**Azione richiesta:**
Nell'estratto su Michael Agazzi, quale città è indicata come sua città natale?

**Estratto della pagina:**
Cremonese, Agazzi: “La nostra è stata la prima squadra a fermarsi. Ripresa? Amo il calcio ma ora penso a chi non ce la fa”
AGAZZI CREMONESE – Michael Agazzi, estremo difensore della Cremonese, ha parlato alla Gazzetta dello Sport, soffermandosi sulla situazione che sta vivendo il paese, in particolare Cremona e Bergamo, sua città natale. Come sta? «Il momento è difficile, se non tragico. E’ morta mia zia e ogni giorno sento di un amico che ha perso un […]
AGAZZI CREMONESE – Michael Agazzi, estremo difensore della Cremonese, ha parlato alla Gazzetta dello Sport, soffermandosi sulla situazione che sta vivendo il paese, in particolare Cremona e Bergamo, sua città natale.

Voci di dati salvate
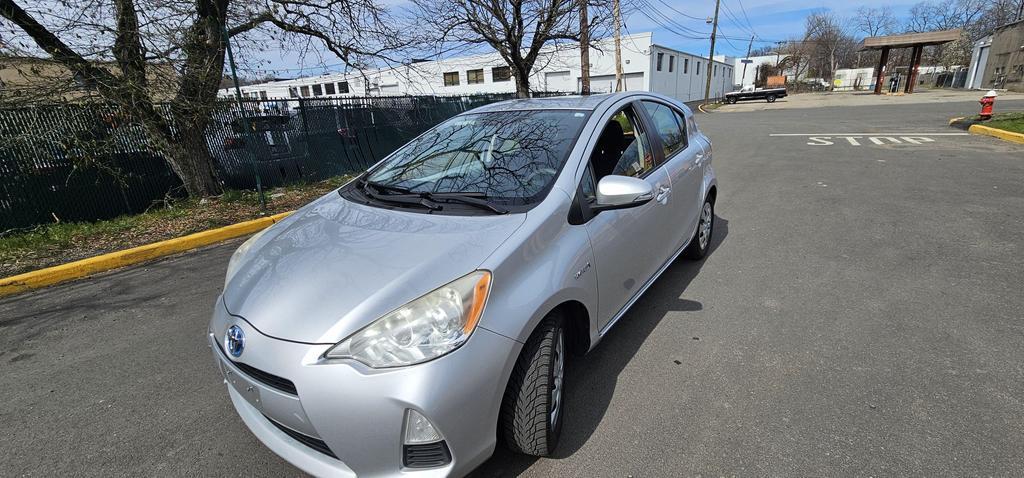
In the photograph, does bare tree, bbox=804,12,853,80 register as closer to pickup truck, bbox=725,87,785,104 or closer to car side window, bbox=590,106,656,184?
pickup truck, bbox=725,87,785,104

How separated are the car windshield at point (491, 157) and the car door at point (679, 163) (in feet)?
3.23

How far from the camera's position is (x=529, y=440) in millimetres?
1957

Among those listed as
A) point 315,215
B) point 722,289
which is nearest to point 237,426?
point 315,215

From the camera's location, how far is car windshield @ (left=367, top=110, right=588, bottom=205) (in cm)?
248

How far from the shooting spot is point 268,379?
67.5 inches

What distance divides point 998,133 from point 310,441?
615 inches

**Soluzione:**
Bergamo.